TEXTO PARA LEITURA
.....

Vão chamar Herinaldo, com seus 11 anos perdidos à bala, de bandido - ou projeto de - mas vão chamar Aylan de anjo e vão fechar os olhos para o massacre dos povos indígenas sob a mão de ferro do progresso predatório. Da mesma forma, há na Europa quem festeje a morte de Aylan, juntamente com um número indizível de outros fugitivos da África e Oriente Médio, pois estes são a escória que macularia a civilidade limpa e reluzente da Europa. E há, ainda, os que aqui no Brasil sugeriram mandar nordestinos em embarcações precárias e improvisadas para se afogarem tentando chegar á Europa, e há os que, na omissão do estado e do alto de seus direitos de classe abastada e branca, promoveram mais um ato na guerra social brasileira agredindo moradores da periferia que estavam ali, em território de elite.

.....

LINHAS DE DADOS
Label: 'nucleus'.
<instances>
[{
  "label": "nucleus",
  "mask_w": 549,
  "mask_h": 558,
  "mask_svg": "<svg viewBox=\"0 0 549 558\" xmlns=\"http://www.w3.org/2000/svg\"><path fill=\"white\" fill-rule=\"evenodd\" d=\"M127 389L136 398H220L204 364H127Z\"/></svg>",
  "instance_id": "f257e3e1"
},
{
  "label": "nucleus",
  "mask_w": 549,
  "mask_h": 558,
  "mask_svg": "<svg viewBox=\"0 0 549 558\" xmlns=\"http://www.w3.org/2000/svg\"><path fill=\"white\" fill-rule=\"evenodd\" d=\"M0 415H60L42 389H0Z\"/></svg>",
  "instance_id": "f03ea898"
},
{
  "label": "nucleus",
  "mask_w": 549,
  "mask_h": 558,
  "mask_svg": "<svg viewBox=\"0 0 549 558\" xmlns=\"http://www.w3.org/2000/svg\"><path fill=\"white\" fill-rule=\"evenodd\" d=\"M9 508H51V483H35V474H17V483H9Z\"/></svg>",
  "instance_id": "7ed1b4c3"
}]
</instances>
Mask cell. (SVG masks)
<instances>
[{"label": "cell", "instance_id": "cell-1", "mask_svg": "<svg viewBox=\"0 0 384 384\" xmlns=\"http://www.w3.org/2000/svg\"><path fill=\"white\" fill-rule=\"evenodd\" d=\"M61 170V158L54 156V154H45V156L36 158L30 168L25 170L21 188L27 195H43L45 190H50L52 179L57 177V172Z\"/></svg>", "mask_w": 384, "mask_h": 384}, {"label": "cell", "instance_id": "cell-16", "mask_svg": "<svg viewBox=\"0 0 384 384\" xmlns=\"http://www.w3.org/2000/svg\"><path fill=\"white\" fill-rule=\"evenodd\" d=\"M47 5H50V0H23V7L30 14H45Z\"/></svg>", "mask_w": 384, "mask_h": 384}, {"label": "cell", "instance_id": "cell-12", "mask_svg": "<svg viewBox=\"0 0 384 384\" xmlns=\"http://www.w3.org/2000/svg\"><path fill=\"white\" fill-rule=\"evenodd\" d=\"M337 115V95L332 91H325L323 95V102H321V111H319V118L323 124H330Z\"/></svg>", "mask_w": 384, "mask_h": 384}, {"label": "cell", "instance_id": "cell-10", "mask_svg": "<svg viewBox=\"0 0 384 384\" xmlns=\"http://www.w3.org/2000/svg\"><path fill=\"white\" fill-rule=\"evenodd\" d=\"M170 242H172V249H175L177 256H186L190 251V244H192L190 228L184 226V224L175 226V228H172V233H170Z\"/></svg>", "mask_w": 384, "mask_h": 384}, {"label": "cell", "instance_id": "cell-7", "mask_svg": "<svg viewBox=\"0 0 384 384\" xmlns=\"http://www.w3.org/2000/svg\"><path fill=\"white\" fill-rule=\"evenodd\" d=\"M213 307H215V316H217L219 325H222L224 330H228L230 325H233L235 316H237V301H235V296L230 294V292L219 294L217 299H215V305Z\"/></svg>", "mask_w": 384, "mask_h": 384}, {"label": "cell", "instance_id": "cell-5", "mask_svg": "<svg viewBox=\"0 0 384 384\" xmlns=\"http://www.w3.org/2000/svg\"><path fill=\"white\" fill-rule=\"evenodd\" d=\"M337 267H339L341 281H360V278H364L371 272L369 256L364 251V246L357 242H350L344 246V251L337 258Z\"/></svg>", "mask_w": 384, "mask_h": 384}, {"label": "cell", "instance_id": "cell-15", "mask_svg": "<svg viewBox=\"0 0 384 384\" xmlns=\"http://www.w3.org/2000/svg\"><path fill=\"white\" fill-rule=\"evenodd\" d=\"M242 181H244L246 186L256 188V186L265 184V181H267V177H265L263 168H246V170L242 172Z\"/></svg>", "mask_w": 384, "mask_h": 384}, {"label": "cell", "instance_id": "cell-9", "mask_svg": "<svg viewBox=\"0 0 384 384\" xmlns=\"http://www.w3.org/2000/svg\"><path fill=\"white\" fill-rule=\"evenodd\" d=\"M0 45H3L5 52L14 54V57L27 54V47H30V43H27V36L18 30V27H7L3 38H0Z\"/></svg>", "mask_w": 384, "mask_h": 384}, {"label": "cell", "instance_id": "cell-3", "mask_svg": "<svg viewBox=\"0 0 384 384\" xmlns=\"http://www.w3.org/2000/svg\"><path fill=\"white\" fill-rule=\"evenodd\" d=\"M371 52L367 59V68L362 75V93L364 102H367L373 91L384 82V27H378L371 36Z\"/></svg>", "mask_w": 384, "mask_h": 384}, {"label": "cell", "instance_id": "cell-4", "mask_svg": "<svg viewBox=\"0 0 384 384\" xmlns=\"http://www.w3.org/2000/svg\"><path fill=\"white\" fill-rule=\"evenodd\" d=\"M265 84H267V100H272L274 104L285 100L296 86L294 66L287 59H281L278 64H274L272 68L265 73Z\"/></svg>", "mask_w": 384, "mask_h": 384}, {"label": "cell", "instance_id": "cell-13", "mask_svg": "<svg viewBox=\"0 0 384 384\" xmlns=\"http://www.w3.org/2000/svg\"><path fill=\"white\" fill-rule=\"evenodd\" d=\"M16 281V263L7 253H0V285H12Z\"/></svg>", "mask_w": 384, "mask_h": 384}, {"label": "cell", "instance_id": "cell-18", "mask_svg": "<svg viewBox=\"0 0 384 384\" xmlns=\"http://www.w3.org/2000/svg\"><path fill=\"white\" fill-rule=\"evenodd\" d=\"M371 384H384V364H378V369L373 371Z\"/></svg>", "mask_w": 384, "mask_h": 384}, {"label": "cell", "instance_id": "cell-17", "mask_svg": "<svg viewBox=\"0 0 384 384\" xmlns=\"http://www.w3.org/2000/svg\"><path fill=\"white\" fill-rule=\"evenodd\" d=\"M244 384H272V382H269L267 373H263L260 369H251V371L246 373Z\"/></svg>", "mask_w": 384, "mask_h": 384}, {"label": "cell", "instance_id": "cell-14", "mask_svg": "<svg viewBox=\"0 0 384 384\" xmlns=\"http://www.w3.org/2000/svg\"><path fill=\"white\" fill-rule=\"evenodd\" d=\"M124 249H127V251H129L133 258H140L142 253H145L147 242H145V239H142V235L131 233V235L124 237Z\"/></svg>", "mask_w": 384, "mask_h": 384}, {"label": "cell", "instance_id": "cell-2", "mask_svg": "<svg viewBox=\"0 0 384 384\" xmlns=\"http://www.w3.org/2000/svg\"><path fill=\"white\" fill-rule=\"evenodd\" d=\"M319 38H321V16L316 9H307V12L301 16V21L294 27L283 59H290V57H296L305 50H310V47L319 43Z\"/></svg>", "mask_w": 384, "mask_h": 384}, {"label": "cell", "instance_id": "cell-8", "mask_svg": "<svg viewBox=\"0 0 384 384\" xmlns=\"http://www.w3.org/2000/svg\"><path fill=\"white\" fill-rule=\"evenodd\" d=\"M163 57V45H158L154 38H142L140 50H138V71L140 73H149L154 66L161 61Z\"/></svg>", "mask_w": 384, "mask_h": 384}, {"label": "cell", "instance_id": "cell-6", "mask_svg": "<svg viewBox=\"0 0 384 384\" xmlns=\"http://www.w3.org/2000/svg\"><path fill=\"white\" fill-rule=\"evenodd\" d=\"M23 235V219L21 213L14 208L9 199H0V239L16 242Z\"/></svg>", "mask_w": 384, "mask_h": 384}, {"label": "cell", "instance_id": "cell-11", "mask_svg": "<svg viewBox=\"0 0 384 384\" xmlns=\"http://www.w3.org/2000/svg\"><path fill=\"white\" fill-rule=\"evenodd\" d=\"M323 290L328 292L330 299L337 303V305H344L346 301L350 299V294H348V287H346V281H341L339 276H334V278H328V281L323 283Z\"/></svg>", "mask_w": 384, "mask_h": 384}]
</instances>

.....

EXERCÍCIOS
(A) Que idade tinha Herinaldo, segundo o texto para leitura?
(B) Por favor, reproduza o trecho do texto para leitura de "Vão chamar Herinaldo, com" a "território de elite.".

RESPOSTAS POR TAREFA
(A) 11 anos.

(B)
Vão chamar Herinaldo, com seus 11 anos perdidos à bala, de bandido - ou projeto de - mas vão chamar Aylan de anjo e vão fechar os olhos para o massacre dos povos indígenas sob a mão de ferro do progresso predatório. Da mesma forma, há na Europa quem festeje a morte de Aylan, juntamente com um número indizível de outros fugitivos da África e Oriente Médio, pois estes são a escória que macularia a civilidade limpa e reluzente da Europa. E há, ainda, os que aqui no Brasil sugeriram mandar nordestinos em embarcações precárias e improvisadas para se afogarem tentando chegar á Europa, e há os que, na omissão do estado e do alto de seus direitos de classe abastada e branca, promoveram mais um ato na guerra social brasileira agredindo moradores da periferia que estavam ali, em território de elite.